Reading passage –
It’s Labor Day weekend. Unions were formed to honor a need for rest and a nurturing of humanity. Let’s rest in changing the world to what we know is true.

Fred Luskin can be viewed on youtube, but here’s a restful way to move at your own pace through forgiveness to gratitude to Love.

https://greatergood.berkeley.edu/images/uploads/Forgiveness_-_Fred_Luskin.pdf 

Joy

I stumble upon this poem and as I come to place it here, the children below run outside yelling “Hooray!” I conclude it’s recess time in Zoom school, though I don’t know what springs forth the joy but it’s like flowers blooming shouting the joy of opening to bees, butterflies, and the knowing we go on and on.

The poem is “The Lady in 38C” by Lori Jakiela sharing an experience as a flight attendant.

The Lady in 38C

The Lady in 38C
gets confused. She thinks I’m her nurse.
“Nurse!” she yells. “My finger!”
So I bring her a band-aid
and put it on even though she’s fine.
“Oh thank you nurse!” she yells.
“You’re a good one.”
She winks and smiles and the woman next to her
glares into her computer.
I think the old lady’s charming.
She’s 86, still pretty. Her eyes are blue.
Her hair is a cloud.
She looks exactly like what’s outside.
She’s the only air in this cabin, the only light.
“Nurse!” she yells, and I look back
over the sad heads, eggs in a carton,
faces pressed against
the mite-ridden blankets
and pillows they fought for,
and there she is, beaming.
“Nurse,” she says. “Where are we?”
I take her hand
and look out the window.

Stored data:
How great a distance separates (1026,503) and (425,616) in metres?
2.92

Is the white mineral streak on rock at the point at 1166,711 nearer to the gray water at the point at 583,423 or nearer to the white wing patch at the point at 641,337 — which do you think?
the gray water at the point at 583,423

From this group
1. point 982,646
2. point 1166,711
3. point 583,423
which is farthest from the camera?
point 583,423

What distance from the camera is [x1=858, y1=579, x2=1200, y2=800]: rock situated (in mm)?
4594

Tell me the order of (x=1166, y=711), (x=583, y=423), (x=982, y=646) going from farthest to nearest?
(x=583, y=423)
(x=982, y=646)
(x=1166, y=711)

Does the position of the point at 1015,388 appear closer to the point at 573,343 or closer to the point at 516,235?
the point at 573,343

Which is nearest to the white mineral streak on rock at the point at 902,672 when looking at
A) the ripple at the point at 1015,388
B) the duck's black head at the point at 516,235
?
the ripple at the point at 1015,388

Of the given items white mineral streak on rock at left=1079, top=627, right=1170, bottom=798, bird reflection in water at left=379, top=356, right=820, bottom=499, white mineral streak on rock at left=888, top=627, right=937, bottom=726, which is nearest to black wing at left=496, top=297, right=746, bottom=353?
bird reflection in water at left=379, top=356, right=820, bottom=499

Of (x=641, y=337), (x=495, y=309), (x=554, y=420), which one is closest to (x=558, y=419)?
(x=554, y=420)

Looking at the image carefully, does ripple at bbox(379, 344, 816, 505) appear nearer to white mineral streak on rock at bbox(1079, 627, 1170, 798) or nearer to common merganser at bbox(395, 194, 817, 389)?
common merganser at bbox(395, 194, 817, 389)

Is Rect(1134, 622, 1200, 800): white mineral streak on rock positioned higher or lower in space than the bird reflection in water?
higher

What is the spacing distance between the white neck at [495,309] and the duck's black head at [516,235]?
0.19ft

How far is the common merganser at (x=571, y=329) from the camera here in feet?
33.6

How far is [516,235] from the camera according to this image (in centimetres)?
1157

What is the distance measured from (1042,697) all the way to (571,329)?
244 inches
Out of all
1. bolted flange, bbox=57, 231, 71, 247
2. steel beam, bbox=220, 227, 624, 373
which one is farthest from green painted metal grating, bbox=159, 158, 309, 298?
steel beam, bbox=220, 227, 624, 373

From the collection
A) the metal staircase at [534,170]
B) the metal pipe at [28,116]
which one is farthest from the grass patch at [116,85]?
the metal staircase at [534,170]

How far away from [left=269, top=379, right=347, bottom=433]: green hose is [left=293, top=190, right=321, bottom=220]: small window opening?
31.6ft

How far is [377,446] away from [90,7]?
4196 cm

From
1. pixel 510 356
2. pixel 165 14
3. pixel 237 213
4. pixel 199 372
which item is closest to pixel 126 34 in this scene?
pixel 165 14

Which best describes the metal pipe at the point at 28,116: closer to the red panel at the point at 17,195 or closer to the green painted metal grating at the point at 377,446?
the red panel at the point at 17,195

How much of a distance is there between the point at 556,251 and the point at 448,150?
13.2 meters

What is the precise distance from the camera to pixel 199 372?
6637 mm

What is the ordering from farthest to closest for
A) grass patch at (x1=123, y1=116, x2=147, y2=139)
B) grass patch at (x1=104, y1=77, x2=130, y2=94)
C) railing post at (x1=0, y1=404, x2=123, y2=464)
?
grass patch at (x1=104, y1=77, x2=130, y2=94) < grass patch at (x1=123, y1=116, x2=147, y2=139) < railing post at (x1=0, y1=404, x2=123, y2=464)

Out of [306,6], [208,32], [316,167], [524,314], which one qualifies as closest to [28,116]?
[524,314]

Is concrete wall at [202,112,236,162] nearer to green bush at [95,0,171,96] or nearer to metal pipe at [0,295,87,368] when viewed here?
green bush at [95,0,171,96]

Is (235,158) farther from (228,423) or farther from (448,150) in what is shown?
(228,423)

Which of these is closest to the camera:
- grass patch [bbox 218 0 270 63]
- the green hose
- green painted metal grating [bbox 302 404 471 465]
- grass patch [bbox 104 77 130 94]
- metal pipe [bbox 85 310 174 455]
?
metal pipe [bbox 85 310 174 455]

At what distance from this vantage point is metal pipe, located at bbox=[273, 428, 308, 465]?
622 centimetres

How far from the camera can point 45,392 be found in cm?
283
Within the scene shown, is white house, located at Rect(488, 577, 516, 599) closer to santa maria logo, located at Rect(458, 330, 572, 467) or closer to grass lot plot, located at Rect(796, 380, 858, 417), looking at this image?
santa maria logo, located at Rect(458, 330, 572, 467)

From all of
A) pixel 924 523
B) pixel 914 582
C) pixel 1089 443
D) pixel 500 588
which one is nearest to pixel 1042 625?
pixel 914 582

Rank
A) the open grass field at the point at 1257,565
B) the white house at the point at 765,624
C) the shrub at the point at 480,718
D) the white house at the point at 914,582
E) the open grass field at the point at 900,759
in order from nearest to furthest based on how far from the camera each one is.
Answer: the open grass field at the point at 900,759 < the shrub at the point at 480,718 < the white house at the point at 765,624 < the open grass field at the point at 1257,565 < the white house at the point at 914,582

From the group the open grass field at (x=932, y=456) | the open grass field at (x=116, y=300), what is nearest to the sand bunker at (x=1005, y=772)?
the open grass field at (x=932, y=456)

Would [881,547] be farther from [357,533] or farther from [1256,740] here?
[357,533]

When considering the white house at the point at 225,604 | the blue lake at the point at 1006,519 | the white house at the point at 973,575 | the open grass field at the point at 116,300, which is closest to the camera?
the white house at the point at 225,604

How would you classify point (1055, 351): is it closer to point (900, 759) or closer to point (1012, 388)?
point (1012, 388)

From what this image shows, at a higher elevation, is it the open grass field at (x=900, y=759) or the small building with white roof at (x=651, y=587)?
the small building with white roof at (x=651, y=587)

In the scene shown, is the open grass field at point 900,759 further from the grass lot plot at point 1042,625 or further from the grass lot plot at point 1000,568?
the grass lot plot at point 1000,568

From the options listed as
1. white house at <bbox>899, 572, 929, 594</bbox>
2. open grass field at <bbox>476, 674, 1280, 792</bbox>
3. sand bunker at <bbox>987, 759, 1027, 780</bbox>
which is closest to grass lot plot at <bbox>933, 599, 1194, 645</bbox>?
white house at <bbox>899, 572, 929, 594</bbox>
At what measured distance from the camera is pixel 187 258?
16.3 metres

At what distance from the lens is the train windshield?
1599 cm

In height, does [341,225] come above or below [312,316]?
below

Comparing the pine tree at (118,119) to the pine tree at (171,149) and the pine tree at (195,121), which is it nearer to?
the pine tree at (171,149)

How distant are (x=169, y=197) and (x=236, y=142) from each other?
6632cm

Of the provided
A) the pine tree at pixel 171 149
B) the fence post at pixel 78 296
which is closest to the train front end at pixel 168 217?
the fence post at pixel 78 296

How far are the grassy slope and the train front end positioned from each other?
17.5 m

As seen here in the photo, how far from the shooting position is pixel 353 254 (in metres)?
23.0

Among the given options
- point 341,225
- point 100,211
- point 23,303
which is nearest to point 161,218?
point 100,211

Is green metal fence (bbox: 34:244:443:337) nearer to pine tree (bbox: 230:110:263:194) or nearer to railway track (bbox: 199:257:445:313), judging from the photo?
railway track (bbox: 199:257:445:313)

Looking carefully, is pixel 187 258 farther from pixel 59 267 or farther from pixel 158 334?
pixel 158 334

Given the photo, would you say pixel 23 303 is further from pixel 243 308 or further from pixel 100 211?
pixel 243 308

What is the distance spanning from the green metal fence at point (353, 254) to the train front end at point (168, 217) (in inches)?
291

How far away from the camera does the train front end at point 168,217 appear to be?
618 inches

What this exercise asks –
• a. In the Labor Day post, what does the speaker of the poem bring the lady in 38C when she yells about her finger?
• b. List each detail about the lady's age and looks in the Labor Day post's lines beginning "She's 86" and "Her hair is".
• c. Extend the Labor Day post past its final line.

Task-by-task outputs –
• a. A band-aid.

• b. She is 86; she is still pretty; her eyes are blue; her hair is a cloud.

• c.
I scratch my head, smile
and say, “Somewhere
over Idunno.”
She’s the only passenger
who’s ever gotten that joke.
Up here, nearly everyone is miserable.
I count on small joys to get by.
The woman in 38C says, “Oh, Nurse!”
and the woman next to her
who probably thinks we’re somewhere
over Idaho, that wonderland of Hemingway
and golden potatoes,
rolls her eyes and bangs the computer keys
until the seatbelt sign goes on
and the captain says,
“We’ll be experiencing weather.”
which is what people say
instead of scary things like storm and turbulence
and pretty soon the plane is bouncing
and the woman with the computer
grips her armrest
while the old lady throws her arms up
like she’s on a roller coaster and yells,
“They should charge extra for this!”

Learning from Swifts

I wake this morning thinking of us all like Superman ripping off our ordinary clothes to display a huge L on our chest for Love.  I see our pumping hearts, pumping our path as we meet adversity and pain, always knowing the undercurrent of Love that carries us along.

I’ve been reading about the importance of sitting by a river, being with its movement, honoring beginning and movement to fall into a wider oceanic embrace.

I’m with these words of Sonia Sotomayor: 

But experience has taught me that you cannot value dreams according to the odds of their coming true.” 

Ah, and so I check in with my heart to know what to do.

This article by Helen Macdonald shows how we can follow the example of swifts to handle the challenges in our lives.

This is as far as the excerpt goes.